By Areej Syed Alam
Psychology was once not considered a ‘real’ science, however, in the 21st century, psychology and psychologists have been recognized as an integral part of medical sciences. As a medical student, with a deep-seated love for the subject, I often hear the question, does psychology have a place in the curriculum for medical students? Physicians who have written about this issue often believe that psychology applicable to medical science should be taught to students. George Dearborn, of Tufts Medical School in Boston, wrote that psychology is beneficial to medical science in two areas: 1) in the explaining of normal mental processes so that a physician could recognize a deviation from the norm, and 2) in explaining the psychological factors in the relationship of physicians with their patients, especially as this may affect the patients and their recovery from illness.
In order to treat people effectively, two things need to be done. Namely, the patient has to be accurately diagnosed and then treated adequately. Psychology can help in both these areas. Psychology can help the clinician understand a patient’s help-seeking behaviors, perceptions, and their reporting of symptoms. Psychology can help in treating patients. And more effective treatment plan can be drawn by understanding the patient’s decision making skills, what makes people adhere to treatment plans and goals, and give a broader understanding of the influence of their state of minds and beliefs about their health.
Psychology can help understand psychological disorders like depression or anxiety which can range from severe to mild, as well as diagnostic disorders such panic disorder, schizophrenia and major depressive disorder. Medical students can benefit from studying psychology so that they are better equipped to deal with patients who suffer from any psychological disorders. In the United Kingdom, 9% of consultation in general practice is because of disorders such as anxiety, depression or stress.

━━━━

**What this exercise asks:**
a: In the essay on psychology for medical students, what share of general practice consultations in the United Kingdom is due to disorders such as anxiety, depression or stress?
b: Retype the part of the essay on psychology for medical students that opens with the words containing "Psychology can help understand" and closes with "depression or stress.".
c: Keep writing the essay on psychology for medical students, starting right after its last sentence.

━━━━

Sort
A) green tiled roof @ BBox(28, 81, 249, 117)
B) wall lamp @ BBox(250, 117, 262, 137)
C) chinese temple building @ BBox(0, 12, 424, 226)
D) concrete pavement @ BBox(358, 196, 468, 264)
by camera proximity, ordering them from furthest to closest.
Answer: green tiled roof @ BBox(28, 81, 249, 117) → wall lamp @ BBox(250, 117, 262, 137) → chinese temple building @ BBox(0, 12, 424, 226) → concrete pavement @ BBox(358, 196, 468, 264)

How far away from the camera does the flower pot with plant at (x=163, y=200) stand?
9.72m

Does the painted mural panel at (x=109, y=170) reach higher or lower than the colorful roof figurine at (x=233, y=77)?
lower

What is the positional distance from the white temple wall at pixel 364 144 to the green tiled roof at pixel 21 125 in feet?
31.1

━━━━

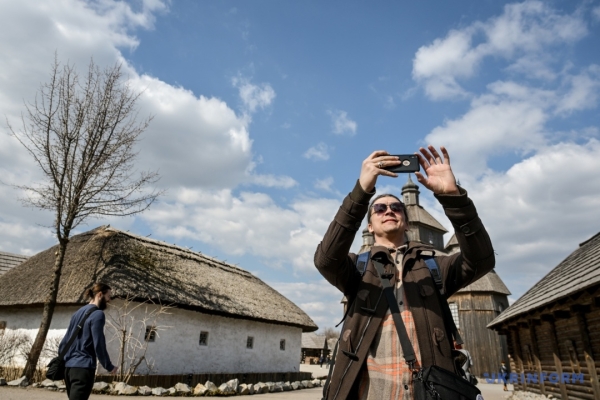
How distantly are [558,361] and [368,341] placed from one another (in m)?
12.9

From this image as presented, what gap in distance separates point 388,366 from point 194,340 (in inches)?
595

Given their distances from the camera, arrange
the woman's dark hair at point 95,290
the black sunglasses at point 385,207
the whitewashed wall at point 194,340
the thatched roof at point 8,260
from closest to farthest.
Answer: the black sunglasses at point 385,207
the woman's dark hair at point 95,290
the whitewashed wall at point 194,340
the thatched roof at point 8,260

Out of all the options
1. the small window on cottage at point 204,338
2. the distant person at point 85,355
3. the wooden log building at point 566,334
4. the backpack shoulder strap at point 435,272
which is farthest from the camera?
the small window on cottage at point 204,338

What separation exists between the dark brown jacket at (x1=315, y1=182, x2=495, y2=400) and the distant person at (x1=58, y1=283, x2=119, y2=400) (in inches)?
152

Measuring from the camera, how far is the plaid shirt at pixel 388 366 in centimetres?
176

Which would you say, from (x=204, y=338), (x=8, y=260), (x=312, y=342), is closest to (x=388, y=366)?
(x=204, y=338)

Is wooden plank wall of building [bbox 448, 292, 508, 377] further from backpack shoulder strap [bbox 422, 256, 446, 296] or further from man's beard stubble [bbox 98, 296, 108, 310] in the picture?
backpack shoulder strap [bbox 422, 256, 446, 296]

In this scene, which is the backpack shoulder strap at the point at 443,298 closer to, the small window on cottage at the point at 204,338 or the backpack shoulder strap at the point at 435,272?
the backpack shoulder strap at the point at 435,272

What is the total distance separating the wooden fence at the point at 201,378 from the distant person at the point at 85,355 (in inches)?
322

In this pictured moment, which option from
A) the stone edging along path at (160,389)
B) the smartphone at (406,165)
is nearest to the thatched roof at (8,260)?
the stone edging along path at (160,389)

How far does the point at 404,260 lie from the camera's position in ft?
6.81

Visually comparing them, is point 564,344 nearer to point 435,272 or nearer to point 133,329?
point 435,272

━━━━

**Your responses:**
a: 9%

b:
Psychology can help understand psychological disorders like depression or anxiety which can range from severe to mild, as well as diagnostic disorders such panic disorder, schizophrenia and major depressive disorder. Medical students can benefit from studying psychology so that they are better equipped to deal with patients who suffer from any psychological disorders. In the United Kingdom, 9% of consultation in general practice is because of disorders such as anxiety, depression or stress.

c:
There is a strong link between mental health and physical health. For example, chronic illnesses are related to an increased rate of psychological disorders. People with psychological illnesses are more likely to fall ill as well. A worldwide 1997 study based on medically unexplained symptoms and psychological disorders found that 69% of patients with four to five unexplained are psychologically ill and suffer from various disorders compared to 4% of people who suffer from these disorders while suffering from no unexplained symptoms. Moreover, psychological treatments like cognitive behavior therapy can help treat physical illnesses such as obesity, chronic pain, irritable bowel syndrome and addictions.
In conclusion, more knowledge of psychology could help medical students become better doctors by looking at both physical and psychological components of an illness and individual. However, it is difficult to ascertain what part of psychology should be added to the curriculum as it is a complex subject with various branches, but certainly this is a discussion worth continuing!